Limiting Fluoroquinolone Use Linked to Less C Diff
Curbing Antibiotics Tied to Britain’s Drop in C. Diff
This looked at the impact of fluoroquinolone prescribing restriction in Britain and found a reduction in C. Diff occurrance as well as fluoroquinolone resistant organisms. Generally antibiotic rotation is not recommended as a stewardship intervention but there seem to be ever more reasons to move away from prescribing FQs first line in general.

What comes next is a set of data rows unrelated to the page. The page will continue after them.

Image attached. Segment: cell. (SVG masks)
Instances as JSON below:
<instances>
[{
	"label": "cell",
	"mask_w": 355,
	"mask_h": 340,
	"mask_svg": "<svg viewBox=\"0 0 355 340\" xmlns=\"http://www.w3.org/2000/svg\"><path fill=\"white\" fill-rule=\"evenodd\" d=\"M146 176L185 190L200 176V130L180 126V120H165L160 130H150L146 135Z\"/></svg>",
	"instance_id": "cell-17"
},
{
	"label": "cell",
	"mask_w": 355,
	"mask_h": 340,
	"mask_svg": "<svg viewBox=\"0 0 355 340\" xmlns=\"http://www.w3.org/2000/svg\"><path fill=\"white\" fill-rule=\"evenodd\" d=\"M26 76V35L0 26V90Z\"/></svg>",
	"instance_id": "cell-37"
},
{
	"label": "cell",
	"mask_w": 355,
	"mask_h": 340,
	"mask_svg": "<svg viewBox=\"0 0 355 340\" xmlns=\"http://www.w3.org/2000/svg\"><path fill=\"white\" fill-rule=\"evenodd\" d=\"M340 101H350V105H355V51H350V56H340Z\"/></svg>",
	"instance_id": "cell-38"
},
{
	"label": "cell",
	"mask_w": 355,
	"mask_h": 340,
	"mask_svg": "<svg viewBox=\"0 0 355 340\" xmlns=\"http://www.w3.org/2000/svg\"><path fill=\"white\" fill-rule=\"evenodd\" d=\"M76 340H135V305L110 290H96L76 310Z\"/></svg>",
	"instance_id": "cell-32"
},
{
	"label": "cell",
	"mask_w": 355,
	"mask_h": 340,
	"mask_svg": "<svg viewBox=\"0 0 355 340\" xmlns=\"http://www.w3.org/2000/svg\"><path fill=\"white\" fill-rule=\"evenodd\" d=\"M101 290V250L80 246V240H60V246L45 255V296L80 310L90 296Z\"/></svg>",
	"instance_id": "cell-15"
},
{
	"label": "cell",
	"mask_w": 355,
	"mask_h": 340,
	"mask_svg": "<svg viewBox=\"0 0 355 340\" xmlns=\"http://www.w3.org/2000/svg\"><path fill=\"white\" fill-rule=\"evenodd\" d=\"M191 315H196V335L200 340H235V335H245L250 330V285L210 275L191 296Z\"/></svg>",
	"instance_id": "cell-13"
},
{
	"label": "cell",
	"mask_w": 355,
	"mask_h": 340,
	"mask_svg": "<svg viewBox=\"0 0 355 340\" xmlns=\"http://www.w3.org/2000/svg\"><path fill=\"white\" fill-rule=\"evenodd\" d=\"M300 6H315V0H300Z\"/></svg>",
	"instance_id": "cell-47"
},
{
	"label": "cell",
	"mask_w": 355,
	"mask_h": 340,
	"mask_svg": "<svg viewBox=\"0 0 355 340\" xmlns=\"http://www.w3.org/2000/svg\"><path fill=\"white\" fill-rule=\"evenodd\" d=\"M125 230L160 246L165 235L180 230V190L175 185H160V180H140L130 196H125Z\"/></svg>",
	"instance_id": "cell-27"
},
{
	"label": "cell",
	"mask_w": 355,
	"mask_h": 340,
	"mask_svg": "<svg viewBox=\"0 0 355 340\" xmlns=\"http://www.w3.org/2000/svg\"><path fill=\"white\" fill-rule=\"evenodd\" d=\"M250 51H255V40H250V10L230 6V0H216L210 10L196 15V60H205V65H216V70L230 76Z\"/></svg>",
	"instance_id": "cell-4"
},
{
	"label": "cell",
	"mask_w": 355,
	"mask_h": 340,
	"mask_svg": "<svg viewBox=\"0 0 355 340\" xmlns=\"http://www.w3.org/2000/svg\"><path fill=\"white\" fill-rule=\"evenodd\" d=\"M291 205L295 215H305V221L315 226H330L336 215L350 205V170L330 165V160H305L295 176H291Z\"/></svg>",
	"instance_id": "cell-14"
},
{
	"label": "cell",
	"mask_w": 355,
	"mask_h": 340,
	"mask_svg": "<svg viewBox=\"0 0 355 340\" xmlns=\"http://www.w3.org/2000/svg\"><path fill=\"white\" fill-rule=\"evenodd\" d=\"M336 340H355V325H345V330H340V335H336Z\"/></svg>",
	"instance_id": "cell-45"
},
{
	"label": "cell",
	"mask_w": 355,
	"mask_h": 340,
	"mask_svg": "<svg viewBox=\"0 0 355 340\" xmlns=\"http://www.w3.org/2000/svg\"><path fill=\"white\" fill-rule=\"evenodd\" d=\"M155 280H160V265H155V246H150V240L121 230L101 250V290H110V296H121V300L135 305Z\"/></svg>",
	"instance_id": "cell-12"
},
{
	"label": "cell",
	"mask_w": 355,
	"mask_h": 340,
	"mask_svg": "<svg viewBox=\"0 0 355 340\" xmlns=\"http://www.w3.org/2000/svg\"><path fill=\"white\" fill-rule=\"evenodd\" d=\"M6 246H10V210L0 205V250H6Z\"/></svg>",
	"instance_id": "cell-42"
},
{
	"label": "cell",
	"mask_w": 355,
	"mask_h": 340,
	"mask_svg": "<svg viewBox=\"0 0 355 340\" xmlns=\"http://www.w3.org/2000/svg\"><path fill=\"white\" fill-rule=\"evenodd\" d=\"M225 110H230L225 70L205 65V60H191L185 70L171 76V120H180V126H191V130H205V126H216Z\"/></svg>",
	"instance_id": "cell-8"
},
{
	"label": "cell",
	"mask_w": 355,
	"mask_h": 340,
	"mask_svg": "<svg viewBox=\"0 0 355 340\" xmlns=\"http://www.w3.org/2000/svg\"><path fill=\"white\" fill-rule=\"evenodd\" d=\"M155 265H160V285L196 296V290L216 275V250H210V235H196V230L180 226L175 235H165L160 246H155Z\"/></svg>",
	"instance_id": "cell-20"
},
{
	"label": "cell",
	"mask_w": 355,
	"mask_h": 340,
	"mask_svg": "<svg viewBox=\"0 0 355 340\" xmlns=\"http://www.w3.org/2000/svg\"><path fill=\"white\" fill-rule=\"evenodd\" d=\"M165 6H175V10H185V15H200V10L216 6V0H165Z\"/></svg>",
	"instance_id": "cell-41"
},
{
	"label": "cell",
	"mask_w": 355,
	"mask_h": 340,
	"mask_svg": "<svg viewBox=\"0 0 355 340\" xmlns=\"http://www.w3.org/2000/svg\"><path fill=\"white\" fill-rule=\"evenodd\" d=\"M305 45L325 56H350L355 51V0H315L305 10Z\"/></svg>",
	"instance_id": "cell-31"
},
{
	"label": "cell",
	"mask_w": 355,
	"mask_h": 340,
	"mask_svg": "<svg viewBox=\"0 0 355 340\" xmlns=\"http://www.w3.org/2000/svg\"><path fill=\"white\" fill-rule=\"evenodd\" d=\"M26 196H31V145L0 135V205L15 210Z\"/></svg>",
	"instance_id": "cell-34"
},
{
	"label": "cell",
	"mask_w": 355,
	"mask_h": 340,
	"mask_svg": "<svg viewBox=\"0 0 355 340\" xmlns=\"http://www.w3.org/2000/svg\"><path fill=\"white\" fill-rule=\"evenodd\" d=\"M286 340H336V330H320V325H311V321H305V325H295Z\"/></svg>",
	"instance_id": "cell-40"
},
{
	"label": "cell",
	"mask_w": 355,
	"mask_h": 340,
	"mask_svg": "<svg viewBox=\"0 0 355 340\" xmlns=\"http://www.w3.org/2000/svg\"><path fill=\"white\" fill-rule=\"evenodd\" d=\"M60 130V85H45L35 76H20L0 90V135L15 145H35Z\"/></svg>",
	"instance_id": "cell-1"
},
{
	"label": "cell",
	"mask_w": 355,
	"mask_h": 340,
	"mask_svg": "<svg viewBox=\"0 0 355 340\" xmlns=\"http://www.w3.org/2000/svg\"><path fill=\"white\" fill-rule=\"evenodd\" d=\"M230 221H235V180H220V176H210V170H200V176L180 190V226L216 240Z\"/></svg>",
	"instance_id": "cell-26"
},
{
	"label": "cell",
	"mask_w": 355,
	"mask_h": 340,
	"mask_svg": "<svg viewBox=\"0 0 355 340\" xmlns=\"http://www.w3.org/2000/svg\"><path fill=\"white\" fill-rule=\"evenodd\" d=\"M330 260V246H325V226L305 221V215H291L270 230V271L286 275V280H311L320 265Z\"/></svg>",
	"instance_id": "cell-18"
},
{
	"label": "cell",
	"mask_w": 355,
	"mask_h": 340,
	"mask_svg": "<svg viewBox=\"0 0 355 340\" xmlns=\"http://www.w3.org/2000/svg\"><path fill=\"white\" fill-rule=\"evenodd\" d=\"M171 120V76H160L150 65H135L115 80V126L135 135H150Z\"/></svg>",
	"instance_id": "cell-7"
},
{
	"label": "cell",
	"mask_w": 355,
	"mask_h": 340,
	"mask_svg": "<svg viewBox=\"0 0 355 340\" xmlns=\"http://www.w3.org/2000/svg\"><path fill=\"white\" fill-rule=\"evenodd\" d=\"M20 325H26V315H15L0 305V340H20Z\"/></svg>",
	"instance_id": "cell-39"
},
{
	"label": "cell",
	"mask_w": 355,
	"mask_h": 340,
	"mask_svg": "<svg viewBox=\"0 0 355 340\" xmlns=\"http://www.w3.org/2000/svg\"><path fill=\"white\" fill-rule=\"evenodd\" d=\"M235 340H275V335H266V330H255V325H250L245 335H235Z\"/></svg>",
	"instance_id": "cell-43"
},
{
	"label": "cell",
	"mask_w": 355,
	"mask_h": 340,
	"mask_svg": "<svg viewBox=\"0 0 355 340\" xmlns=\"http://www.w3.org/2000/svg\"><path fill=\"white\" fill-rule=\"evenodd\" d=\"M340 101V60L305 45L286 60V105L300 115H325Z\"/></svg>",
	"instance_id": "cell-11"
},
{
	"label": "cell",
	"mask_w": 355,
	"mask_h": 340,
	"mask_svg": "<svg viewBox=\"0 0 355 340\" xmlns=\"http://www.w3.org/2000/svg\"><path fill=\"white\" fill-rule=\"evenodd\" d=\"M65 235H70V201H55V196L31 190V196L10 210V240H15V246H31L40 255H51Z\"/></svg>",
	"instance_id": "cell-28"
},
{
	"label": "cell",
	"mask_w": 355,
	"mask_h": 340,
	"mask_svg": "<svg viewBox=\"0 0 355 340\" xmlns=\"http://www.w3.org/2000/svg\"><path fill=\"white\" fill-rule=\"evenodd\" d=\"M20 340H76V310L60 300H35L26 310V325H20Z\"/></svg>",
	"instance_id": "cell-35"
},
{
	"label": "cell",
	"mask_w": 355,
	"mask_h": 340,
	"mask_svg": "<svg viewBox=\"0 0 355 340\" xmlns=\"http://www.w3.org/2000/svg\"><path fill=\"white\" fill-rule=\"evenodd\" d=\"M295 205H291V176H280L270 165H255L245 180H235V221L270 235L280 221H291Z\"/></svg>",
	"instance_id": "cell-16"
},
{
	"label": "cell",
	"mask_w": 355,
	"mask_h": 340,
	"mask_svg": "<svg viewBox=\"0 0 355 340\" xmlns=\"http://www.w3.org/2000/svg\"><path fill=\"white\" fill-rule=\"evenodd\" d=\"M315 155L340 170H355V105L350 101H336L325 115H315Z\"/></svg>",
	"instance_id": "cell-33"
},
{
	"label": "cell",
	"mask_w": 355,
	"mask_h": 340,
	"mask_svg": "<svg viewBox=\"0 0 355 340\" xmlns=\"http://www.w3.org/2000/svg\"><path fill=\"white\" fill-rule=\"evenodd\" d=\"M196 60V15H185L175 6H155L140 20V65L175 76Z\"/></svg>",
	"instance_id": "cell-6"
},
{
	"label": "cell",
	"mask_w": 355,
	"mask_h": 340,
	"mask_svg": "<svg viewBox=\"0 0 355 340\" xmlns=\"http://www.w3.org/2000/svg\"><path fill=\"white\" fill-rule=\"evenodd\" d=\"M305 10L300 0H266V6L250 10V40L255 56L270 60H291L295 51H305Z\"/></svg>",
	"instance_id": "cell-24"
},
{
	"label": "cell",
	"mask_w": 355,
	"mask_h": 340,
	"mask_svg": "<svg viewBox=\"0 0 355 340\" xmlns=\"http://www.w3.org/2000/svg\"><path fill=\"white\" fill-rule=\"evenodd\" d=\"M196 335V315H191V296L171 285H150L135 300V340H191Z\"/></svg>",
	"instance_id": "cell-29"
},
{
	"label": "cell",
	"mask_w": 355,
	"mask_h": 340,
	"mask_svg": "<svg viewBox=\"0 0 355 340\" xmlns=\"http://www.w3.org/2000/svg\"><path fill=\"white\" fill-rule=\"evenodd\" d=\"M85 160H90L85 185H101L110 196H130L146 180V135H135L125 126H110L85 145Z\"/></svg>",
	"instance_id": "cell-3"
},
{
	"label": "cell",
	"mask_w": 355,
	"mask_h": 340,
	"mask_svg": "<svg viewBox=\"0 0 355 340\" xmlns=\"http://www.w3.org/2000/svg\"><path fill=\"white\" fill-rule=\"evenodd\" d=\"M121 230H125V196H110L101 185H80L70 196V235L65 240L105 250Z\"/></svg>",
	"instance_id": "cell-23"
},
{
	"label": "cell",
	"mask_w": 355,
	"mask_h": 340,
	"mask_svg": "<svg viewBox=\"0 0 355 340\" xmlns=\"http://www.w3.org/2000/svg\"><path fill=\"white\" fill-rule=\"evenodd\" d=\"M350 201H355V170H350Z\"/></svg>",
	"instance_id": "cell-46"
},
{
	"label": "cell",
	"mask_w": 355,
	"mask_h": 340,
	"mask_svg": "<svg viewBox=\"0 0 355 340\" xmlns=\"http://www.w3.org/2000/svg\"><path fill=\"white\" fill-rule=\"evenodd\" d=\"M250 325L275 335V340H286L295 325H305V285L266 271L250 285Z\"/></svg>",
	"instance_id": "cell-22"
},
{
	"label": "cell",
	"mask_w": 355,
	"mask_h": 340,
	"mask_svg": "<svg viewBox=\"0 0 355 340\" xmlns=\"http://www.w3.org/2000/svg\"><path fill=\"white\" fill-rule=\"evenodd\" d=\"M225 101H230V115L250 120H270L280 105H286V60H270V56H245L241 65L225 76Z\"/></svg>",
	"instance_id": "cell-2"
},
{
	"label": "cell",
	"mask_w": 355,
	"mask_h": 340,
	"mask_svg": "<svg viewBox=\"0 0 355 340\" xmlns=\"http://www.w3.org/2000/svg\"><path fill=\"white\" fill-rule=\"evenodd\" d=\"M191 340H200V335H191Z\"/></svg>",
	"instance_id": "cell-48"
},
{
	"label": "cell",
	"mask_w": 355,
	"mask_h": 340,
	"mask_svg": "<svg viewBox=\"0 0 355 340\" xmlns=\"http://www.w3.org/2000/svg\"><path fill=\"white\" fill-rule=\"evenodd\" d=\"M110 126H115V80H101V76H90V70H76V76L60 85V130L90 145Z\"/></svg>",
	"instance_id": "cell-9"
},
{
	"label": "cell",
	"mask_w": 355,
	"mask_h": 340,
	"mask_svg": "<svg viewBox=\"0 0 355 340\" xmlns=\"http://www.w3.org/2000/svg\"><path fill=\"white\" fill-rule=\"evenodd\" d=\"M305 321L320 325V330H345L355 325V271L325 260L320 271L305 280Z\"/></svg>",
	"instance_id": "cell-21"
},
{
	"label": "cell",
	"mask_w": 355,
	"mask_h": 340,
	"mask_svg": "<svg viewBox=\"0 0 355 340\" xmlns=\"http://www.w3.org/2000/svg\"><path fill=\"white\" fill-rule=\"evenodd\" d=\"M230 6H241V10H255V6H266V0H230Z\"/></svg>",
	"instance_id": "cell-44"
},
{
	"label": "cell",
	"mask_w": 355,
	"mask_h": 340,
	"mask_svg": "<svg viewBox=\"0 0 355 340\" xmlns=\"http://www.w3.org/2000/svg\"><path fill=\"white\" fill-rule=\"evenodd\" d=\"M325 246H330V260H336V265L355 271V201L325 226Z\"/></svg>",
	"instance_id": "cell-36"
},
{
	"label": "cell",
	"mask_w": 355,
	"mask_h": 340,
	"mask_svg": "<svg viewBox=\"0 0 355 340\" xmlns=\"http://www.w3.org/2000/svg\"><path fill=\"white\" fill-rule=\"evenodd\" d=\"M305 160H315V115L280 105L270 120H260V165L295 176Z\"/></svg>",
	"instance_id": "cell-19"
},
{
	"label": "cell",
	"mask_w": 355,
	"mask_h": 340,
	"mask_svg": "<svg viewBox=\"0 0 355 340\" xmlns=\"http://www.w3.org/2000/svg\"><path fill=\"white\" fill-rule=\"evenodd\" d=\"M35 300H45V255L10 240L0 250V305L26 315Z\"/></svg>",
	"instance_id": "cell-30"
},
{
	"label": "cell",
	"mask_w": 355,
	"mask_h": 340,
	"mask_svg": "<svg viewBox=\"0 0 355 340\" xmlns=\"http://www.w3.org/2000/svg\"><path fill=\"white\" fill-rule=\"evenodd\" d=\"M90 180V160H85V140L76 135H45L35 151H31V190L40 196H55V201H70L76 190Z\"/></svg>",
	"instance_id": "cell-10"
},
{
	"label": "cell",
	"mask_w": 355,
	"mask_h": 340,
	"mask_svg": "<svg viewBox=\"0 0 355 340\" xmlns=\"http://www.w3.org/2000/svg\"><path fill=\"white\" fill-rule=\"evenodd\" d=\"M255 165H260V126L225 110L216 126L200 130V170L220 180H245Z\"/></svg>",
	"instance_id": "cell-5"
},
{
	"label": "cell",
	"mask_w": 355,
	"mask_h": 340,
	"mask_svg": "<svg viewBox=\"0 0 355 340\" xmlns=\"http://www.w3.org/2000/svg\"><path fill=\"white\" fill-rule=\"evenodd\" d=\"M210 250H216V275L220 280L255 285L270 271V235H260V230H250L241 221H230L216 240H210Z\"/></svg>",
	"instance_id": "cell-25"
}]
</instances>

Thankfully we don’t have a high rate of nosocomial c diff at my institution but anecdotally I have not noticed a particular increased incidence secondary to any particular antibiotic or antibiotic class. Interestingly if you delve into the full paper, it mentions:
Hospital cephalosporin and fluoroquinolone prescribing were also positively associated with incidence of C difficile infection (CC=0·73, 0·15 to 0·86, and 0·62, −0·09 to 0·81; appendix), but associations were estimated much less precisely given the much smaller population (approximately 1% of England). Positive associations were also observed between C difficile infection decline and decline in extended spectrum penicillins (0·84, 0·24 to 0·90) and beta-lactamase-resistant penicillins (0·67, −0·04 to 0·81; appendix).
The paper was only fully powered it seems for fluoroquinolones because their prescribing was actually restricted. The interesting part is they correlated with FQ-sensitive and FQ-resistant strains of c-diff, and once they reduced FQ prescribing, the only c-diff infections were with FQ-sensitive c. diff strains. This is a bit confusing to me as we never used a FQ to treat c-diff; I had no idea any of the c. diff strains were sensitive.
Conclusion? I’m still not sure which abx are the worst for causing c diff (surely you would even need to specific specific cephalosporins rather than the whole class??) so I’ll stick to my current principle, which is try to use less of all antibiotics in the first place.